◆ TASK
Format the whole listing below as a JSON list of strings, with one string for each line and blank lines omitted.

Stored records:
* * * * *

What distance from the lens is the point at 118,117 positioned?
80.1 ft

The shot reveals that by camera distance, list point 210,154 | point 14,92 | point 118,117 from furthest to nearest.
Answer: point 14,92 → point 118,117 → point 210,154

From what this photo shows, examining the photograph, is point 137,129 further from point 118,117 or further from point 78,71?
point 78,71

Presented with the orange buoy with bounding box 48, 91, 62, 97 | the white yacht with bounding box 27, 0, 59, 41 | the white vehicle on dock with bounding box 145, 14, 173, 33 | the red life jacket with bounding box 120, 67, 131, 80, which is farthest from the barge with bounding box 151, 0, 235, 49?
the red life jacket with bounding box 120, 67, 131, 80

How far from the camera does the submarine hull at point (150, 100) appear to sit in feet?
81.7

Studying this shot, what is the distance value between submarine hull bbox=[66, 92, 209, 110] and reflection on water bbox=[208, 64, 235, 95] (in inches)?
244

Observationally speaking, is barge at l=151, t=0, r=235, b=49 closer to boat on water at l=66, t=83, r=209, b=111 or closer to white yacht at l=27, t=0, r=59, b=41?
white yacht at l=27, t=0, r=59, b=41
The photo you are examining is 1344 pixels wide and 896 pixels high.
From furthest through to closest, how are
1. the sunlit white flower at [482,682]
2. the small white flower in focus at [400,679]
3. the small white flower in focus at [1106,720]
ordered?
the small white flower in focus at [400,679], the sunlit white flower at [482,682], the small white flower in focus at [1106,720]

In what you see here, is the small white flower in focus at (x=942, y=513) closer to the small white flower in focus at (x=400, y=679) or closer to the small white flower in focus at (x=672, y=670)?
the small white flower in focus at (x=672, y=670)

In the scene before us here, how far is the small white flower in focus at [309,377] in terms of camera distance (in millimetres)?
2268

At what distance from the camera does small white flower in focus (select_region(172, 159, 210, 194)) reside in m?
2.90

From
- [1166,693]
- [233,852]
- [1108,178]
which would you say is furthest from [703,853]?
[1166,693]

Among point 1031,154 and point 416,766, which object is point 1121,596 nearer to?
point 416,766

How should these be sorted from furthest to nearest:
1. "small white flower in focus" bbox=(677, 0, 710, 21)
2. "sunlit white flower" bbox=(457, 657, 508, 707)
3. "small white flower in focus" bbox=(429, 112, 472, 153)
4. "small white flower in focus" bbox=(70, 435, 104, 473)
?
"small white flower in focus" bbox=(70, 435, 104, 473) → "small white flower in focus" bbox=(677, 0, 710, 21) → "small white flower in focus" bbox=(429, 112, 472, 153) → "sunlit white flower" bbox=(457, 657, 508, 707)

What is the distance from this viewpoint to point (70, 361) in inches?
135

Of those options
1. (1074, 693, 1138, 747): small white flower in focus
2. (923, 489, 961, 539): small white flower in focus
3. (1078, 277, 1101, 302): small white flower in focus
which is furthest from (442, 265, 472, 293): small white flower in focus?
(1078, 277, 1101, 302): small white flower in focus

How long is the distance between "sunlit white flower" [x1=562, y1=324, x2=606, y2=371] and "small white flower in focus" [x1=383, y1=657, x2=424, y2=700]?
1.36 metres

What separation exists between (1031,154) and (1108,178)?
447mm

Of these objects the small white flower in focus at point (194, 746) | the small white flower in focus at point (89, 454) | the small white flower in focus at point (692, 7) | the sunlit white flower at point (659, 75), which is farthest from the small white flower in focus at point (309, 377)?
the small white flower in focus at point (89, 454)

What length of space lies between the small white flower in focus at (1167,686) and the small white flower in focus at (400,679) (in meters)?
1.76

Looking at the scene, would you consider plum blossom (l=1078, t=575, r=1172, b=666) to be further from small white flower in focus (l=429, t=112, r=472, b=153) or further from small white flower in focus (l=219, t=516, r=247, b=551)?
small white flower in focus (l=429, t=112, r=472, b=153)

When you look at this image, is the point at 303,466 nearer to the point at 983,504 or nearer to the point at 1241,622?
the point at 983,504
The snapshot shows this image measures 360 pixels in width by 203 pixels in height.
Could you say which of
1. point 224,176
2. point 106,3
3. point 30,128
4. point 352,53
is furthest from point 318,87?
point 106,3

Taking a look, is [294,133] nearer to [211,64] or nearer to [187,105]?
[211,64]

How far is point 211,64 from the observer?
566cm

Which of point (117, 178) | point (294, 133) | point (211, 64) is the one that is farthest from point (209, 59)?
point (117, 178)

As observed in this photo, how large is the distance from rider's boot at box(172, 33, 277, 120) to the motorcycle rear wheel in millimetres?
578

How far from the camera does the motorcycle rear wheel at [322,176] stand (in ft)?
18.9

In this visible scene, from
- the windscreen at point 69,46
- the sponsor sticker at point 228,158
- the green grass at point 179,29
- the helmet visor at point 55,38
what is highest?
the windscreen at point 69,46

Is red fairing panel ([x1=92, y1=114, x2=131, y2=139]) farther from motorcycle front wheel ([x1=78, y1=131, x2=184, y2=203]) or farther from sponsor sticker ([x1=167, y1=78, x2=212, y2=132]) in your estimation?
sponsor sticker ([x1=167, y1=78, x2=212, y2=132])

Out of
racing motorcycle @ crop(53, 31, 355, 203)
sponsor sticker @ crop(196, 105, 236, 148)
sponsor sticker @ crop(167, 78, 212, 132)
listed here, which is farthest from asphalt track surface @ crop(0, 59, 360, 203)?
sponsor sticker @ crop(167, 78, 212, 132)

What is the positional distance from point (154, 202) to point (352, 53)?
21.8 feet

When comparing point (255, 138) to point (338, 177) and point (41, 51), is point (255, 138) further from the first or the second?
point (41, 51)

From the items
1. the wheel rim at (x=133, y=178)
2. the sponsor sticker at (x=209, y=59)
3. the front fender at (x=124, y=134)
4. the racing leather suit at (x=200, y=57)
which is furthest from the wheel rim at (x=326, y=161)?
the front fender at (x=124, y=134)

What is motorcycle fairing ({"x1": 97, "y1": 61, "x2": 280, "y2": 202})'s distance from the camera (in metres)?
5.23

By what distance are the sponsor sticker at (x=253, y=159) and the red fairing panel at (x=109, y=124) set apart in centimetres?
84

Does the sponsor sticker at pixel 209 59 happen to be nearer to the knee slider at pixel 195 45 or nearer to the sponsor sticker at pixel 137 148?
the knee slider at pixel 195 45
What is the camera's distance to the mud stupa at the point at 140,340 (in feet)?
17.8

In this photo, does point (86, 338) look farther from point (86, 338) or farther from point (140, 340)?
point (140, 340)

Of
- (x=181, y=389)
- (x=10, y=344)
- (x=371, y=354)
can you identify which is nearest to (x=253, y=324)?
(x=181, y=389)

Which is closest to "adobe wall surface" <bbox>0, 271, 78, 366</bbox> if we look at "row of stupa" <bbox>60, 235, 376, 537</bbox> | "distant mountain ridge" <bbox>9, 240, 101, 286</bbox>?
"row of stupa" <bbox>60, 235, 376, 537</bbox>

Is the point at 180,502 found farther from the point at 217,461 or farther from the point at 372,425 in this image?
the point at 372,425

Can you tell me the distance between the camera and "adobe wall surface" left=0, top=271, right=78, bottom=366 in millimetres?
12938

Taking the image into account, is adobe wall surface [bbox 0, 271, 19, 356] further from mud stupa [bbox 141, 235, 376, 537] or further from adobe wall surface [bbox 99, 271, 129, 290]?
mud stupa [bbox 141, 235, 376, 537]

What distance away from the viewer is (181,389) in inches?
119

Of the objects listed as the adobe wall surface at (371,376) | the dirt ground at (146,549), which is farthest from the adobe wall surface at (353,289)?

* * * * *

◆ TASK SOLUTION
[
  "What distance from the lens is the point at 118,117 positioned?",
  "80.1 ft",
  "The shot reveals that by camera distance, list point 210,154 | point 14,92 | point 118,117 from furthest to nearest.",
  "Answer: point 14,92 → point 118,117 → point 210,154",
  "From what this photo shows, examining the photograph, is point 137,129 further from point 118,117 or further from point 78,71?",
  "point 78,71",
  "Presented with the orange buoy with bounding box 48, 91, 62, 97 | the white yacht with bounding box 27, 0, 59, 41 | the white vehicle on dock with bounding box 145, 14, 173, 33 | the red life jacket with bounding box 120, 67, 131, 80, which is farthest from the barge with bounding box 151, 0, 235, 49?",
  "the red life jacket with bounding box 120, 67, 131, 80",
  "How far from the camera does the submarine hull at point (150, 100) appear to sit in feet?",
  "81.7",
  "Studying this shot, what is the distance value between submarine hull bbox=[66, 92, 209, 110] and reflection on water bbox=[208, 64, 235, 95] (in inches)?",
  "244",
  "Observationally speaking, is barge at l=151, t=0, r=235, b=49 closer to boat on water at l=66, t=83, r=209, b=111 or closer to white yacht at l=27, t=0, r=59, b=41?",
  "white yacht at l=27, t=0, r=59, b=41",
  "The photo you are examining is 1344 pixels wide and 896 pixels high.",
  "From furthest through to closest, how are",
  "1. the sunlit white flower at [482,682]",
  "2. the small white flower in focus at [400,679]",
  "3. the small white flower in focus at [1106,720]",
  "ordered?",
  "the small white flower in focus at [400,679], the sunlit white flower at [482,682], the small white flower in focus at [1106,720]",
  "In what you see here, is the small white flower in focus at (x=942, y=513) closer to the small white flower in focus at (x=400, y=679) or closer to the small white flower in focus at (x=672, y=670)?",
  "the small white flower in focus at (x=672, y=670)",
  "In the scene before us here, how far is the small white flower in focus at [309,377] in terms of camera distance (in millimetres)?",
  "2268",
  "At what distance from the camera does small white flower in focus (select_region(172, 159, 210, 194)) reside in m?",
  "2.90",
  "From",
  "- [1166,693]",
  "- [233,852]",
  "- [1108,178]",
  "which would you say is furthest from [703,853]?",
  "[1166,693]",
  "Among point 1031,154 and point 416,766, which object is point 1121,596 nearer to?",
  "point 416,766",
  "How should these be sorted from furthest to nearest:",
  "1. \"small white flower in focus\" bbox=(677, 0, 710, 21)",
  "2. \"sunlit white flower\" bbox=(457, 657, 508, 707)",
  "3. \"small white flower in focus\" bbox=(429, 112, 472, 153)",
  "4. \"small white flower in focus\" bbox=(70, 435, 104, 473)",
  "?",
  "\"small white flower in focus\" bbox=(70, 435, 104, 473) → \"small white flower in focus\" bbox=(677, 0, 710, 21) → \"small white flower in focus\" bbox=(429, 112, 472, 153) → \"sunlit white flower\" bbox=(457, 657, 508, 707)",
  "What is the distance from this viewpoint to point (70, 361) in inches?",
  "135",
  "Of those options",
  "1. (1074, 693, 1138, 747): small white flower in focus",
  "2. (923, 489, 961, 539): small white flower in focus",
  "3. (1078, 277, 1101, 302): small white flower in focus",
  "which is furthest from (442, 265, 472, 293): small white flower in focus?",
  "(1078, 277, 1101, 302): small white flower in focus",
  "How long is the distance between \"sunlit white flower\" [x1=562, y1=324, x2=606, y2=371] and \"small white flower in focus\" [x1=383, y1=657, x2=424, y2=700]?",
  "1.36 metres",
  "What separation exists between (1031,154) and (1108,178)?",
  "447mm",
  "Of these objects the small white flower in focus at point (194, 746) | the small white flower in focus at point (89, 454) | the small white flower in focus at point (692, 7) | the sunlit white flower at point (659, 75), which is farthest from the small white flower in focus at point (309, 377)?",
  "the small white flower in focus at point (89, 454)",
  "What length of space lies between the small white flower in focus at (1167,686) and the small white flower in focus at (400,679) (in meters)?",
  "1.76",
  "Looking at the scene, would you consider plum blossom (l=1078, t=575, r=1172, b=666) to be further from small white flower in focus (l=429, t=112, r=472, b=153) or further from small white flower in focus (l=219, t=516, r=247, b=551)?",
  "small white flower in focus (l=429, t=112, r=472, b=153)",
  "When you look at this image, is the point at 303,466 nearer to the point at 983,504 or nearer to the point at 1241,622?",
  "the point at 983,504",
  "The snapshot shows this image measures 360 pixels in width by 203 pixels in height.",
  "Could you say which of",
  "1. point 224,176",
  "2. point 106,3",
  "3. point 30,128",
  "4. point 352,53",
  "is furthest from point 318,87?",
  "point 106,3",
  "Taking a look, is [294,133] nearer to [211,64] or nearer to [187,105]?",
  "[211,64]",
  "How far is point 211,64 from the observer?",
  "566cm",
  "Which of point (117, 178) | point (294, 133) | point (211, 64) is the one that is farthest from point (209, 59)?",
  "point (117, 178)",
  "As observed in this photo, how large is the distance from rider's boot at box(172, 33, 277, 120) to the motorcycle rear wheel in millimetres?",
  "578",
  "How far from the camera does the motorcycle rear wheel at [322,176] stand (in ft)?",
  "18.9",
  "In this visible scene, from",
  "- the windscreen at point 69,46",
  "- the sponsor sticker at point 228,158",
  "- the green grass at point 179,29",
  "- the helmet visor at point 55,38",
  "what is highest?",
  "the windscreen at point 69,46",
  "Is red fairing panel ([x1=92, y1=114, x2=131, y2=139]) farther from motorcycle front wheel ([x1=78, y1=131, x2=184, y2=203]) or farther from sponsor sticker ([x1=167, y1=78, x2=212, y2=132]) in your estimation?",
  "sponsor sticker ([x1=167, y1=78, x2=212, y2=132])",
  "Out of",
  "racing motorcycle @ crop(53, 31, 355, 203)",
  "sponsor sticker @ crop(196, 105, 236, 148)",
  "sponsor sticker @ crop(167, 78, 212, 132)",
  "listed here, which is farthest from asphalt track surface @ crop(0, 59, 360, 203)?",
  "sponsor sticker @ crop(167, 78, 212, 132)",
  "What is the positional distance from point (154, 202) to point (352, 53)?",
  "21.8 feet",
  "When comparing point (255, 138) to point (338, 177) and point (41, 51), is point (255, 138) further from the first or the second?",
  "point (41, 51)",
  "From the items",
  "1. the wheel rim at (x=133, y=178)",
  "2. the sponsor sticker at (x=209, y=59)",
  "3. the front fender at (x=124, y=134)",
  "4. the racing leather suit at (x=200, y=57)",
  "which is furthest from the wheel rim at (x=326, y=161)?",
  "the front fender at (x=124, y=134)",
  "What is motorcycle fairing ({\"x1\": 97, \"y1\": 61, \"x2\": 280, \"y2\": 202})'s distance from the camera (in metres)?",
  "5.23",
  "By what distance are the sponsor sticker at (x=253, y=159) and the red fairing panel at (x=109, y=124) set apart in centimetres?",
  "84",
  "Does the sponsor sticker at pixel 209 59 happen to be nearer to the knee slider at pixel 195 45 or nearer to the sponsor sticker at pixel 137 148?",
  "the knee slider at pixel 195 45",
  "What is the camera's distance to the mud stupa at the point at 140,340 (in feet)?",
  "17.8",
  "In this photo, does point (86, 338) look farther from point (86, 338) or farther from point (140, 340)?",
  "point (140, 340)",
  "Of",
  "- (x=181, y=389)",
  "- (x=10, y=344)",
  "- (x=371, y=354)",
  "can you identify which is nearest to (x=253, y=324)?",
  "(x=181, y=389)",
  "Which is closest to \"adobe wall surface\" <bbox>0, 271, 78, 366</bbox> if we look at \"row of stupa\" <bbox>60, 235, 376, 537</bbox> | \"distant mountain ridge\" <bbox>9, 240, 101, 286</bbox>?",
  "\"row of stupa\" <bbox>60, 235, 376, 537</bbox>",
  "Is the point at 180,502 found farther from the point at 217,461 or farther from the point at 372,425 in this image?",
  "the point at 372,425",
  "Can you tell me the distance between the camera and \"adobe wall surface\" left=0, top=271, right=78, bottom=366 in millimetres?",
  "12938",
  "Taking the image into account, is adobe wall surface [bbox 0, 271, 19, 356] further from mud stupa [bbox 141, 235, 376, 537] or further from adobe wall surface [bbox 99, 271, 129, 290]?",
  "mud stupa [bbox 141, 235, 376, 537]",
  "What distance away from the viewer is (181,389) in inches?",
  "119",
  "Of the objects listed as the adobe wall surface at (371,376) | the dirt ground at (146,549), which is farthest from the adobe wall surface at (353,289)?"
]